(Marignane) Loin du « bruit et de la fureur » de la présidentielle, la dirigeante de droite identitaire Marine Le Pen mène une campagne plutôt discrète en vue des élections législatives de juin en France, où son parti arriverait, selon les sondages, en troisième position.

Sa discrétion est telle que la finaliste de la présidentielle du 24 avril, battue par le président sortant Emmanuel Macron, a dû s’en justifier.

« Je suis là, je suis bien là. Je mène la bataille des législatives », a-t-elle assuré mardi sur un marché de Marignane, dans le sud de la France, où elle battait le pavé en faveur d’un candidat de son parti Rassemblement national (RN), anciennement le Front national.

Dans le même temps, la cheffe de file du RN assurait dans un quotidien local, La Provence, vouloir prendre « du recul ».

Depuis sa défaite à la présidentielle, battue comme en 2017 par Emmanuel Macron, Mme Le Pen semble s’être mise en retrait, à l’inverse du patron de la gauche radicale Jean-Luc Mélenchon qui, à la tête d’une coalition de partis de gauche, fait activement campagne dans l’espoir de devenir la première force d’opposition à Emmanuel Macron, et premier ministre par la même occasion.

Elle-même candidate aux élections législatives dans sa circonscription historique du nord de la France, Mme Le Pen est venue lundi et mardi soutenir les 16 candidats du RN dans les Bouches-du-Rhône (sud), qui abrite aussi la plus grosse fédération du parti.

La dirigeante a obtenu à la présidentielle ses meilleurs scores notamment sur le littoral méditerranéen.

Marine Le Pen prépare-t-elle une mise en retrait ? Elle ne cache pas qu’elle veut, à l’occasion du 50e anniversaire du Front national (devenu RN) à l’automne, « faire émerger une nouvelle élite » et que Jordan Bardella, l’actuel président par intérim du parti, lui « paraît très bien placé pour ce faire ».

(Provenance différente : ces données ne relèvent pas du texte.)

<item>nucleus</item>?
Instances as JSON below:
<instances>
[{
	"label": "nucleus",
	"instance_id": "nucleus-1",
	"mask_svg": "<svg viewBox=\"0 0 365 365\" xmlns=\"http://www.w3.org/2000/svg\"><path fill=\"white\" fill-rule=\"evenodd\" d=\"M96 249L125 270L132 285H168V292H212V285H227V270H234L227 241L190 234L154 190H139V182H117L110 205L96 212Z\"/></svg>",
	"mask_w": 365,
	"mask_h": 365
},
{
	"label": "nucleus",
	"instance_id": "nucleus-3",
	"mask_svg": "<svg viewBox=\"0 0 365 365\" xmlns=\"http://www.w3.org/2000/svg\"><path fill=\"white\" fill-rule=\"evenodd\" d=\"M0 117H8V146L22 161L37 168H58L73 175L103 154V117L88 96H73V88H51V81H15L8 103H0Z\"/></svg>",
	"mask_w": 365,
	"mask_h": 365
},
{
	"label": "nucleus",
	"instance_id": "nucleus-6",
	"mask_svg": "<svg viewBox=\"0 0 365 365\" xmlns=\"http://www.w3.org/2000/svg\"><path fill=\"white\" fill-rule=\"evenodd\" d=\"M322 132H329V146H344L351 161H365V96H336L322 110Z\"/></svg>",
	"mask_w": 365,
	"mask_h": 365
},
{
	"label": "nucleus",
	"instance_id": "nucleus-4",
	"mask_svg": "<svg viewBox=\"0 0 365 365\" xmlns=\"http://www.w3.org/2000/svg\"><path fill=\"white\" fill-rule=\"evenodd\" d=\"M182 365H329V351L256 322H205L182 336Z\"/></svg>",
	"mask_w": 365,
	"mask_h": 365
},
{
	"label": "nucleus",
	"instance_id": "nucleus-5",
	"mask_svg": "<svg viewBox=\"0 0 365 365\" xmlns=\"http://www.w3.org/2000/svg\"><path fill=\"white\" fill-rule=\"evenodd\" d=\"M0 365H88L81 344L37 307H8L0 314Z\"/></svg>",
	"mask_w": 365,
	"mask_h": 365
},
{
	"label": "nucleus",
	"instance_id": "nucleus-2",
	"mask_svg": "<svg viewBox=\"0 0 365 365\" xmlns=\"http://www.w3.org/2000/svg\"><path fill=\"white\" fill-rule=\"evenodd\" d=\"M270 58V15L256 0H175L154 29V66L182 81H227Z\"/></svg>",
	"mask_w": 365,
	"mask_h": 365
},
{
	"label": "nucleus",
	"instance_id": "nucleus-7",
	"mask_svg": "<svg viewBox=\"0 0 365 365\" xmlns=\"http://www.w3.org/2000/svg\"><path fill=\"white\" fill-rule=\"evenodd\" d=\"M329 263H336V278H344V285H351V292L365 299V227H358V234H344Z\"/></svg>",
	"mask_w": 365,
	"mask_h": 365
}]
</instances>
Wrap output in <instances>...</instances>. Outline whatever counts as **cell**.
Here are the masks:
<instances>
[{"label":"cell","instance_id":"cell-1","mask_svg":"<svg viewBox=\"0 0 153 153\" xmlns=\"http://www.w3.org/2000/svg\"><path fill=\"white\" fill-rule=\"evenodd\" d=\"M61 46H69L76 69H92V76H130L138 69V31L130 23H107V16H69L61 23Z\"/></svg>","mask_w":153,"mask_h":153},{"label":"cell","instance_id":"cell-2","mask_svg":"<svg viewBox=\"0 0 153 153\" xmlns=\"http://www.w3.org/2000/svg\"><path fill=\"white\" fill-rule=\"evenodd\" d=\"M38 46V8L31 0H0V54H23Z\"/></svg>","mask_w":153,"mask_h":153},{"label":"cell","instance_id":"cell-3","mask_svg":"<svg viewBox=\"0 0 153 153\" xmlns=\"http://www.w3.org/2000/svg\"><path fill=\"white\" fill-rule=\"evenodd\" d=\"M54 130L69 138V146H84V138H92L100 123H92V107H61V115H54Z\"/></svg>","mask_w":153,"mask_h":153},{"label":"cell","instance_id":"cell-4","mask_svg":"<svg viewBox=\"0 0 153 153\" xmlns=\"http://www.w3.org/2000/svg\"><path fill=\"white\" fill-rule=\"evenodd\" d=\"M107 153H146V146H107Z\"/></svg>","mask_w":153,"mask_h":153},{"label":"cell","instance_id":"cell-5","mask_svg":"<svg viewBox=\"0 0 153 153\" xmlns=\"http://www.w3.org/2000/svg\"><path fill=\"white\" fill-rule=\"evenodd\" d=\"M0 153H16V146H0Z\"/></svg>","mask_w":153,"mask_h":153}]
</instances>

Elle avait suggéré pendant la campagne présidentielle que son poulain pourrait être un jour candidat à l’Élysée.

Outre le fait qu’elle ne monte pas en première ligne, elle considère déjà qu’Emmanuel Macron gagnera les législatives des 12 et 19 juin.

« Je ne pars pas perdante, je pars en disant la vérité aux Français » et « même si ça devait nous coûter, cette droiture, nous en accepterions l’augure », a-t-elle expliqué récemment, considérant que son rival de gauche Jean-Luc Mélenchon « ment » quand il prétend pouvoir obtenir une majorité aux législatives et prendre les rênes du gouvernement.

« Absente »

« Une position qui se veut moralement louable, mais politiquement peu mobilisatrice », analyse Brice Teinturier, directeur général délégué d’Ipsos, dans le journal Le Monde.

« Ce n’est pas du tout comme 2017 où elle était complètement déprimée », rapporte un cadre. Si « certains (au RN) sont pessimistes », « ils ne sabotent pas pour autant ». Simplement, « ils ne proposent rien pour gagner », car « ils trouvent que c’est trop dur », dit-il.

« Le colosse (RN) présidentiel a-t-il toujours des pieds d’argile aux législatives ? », se demande encore Brice Teinturier. En 2017, Marine Le Pen avait obtenu près de 34 % des voix au second tour de la présidentielle, mais seulement huit sièges aux législatives, pour beaucoup en raison du mode de scrutin majoritaire.

Cette fois, le parti de Marine Le Pen est crédité de 21 % d’intentions de vote aux législatives, selon Ipsos, ce qui lui permettrait d’obtenir de 20 à 45 sièges et de former un groupe (au moins 15 députés, NDLR), pour la première fois depuis 1986-1988.

Le parti présidentiel et la coalition de Jean-Luc Mélenchon sont eux au coude à coude à 27 %-28 %, selon ce sondage.

Certains d’aller voter, les électeurs de la fille de Jean-Marie Le Pen, leader historique du mouvement, sont bien identifiés : ils plébiscitent le pouvoir d’achat et l’immigration, rejettent autant Emmanuel Macron que Jean-Luc Mélenchon.

Pourtant Marine Le Pen est « très absente » des législatives, note M. Teinturier, alors que son électorat a besoin d’une « incarnation forte », pendant que M. Macron bénéficie de son statut de président et que M. Mélenchon suscite une dynamique avec son union des partis de gauche, la Nouvelle union populaire écologique et sociale (NUPES).

Si la gauche est rassemblée, Marine Le Pen, elle, n’entend pas s’allier avec Reconquête !, le parti de son ex-rival de la droite identitaire, Éric Zemmour, un refus désapprouvé par 42 % de ses électeurs. Et les deux forces se livrent une bataille acharnée dans le sud de la France où M. Zemmour a fait ses meilleurs scores.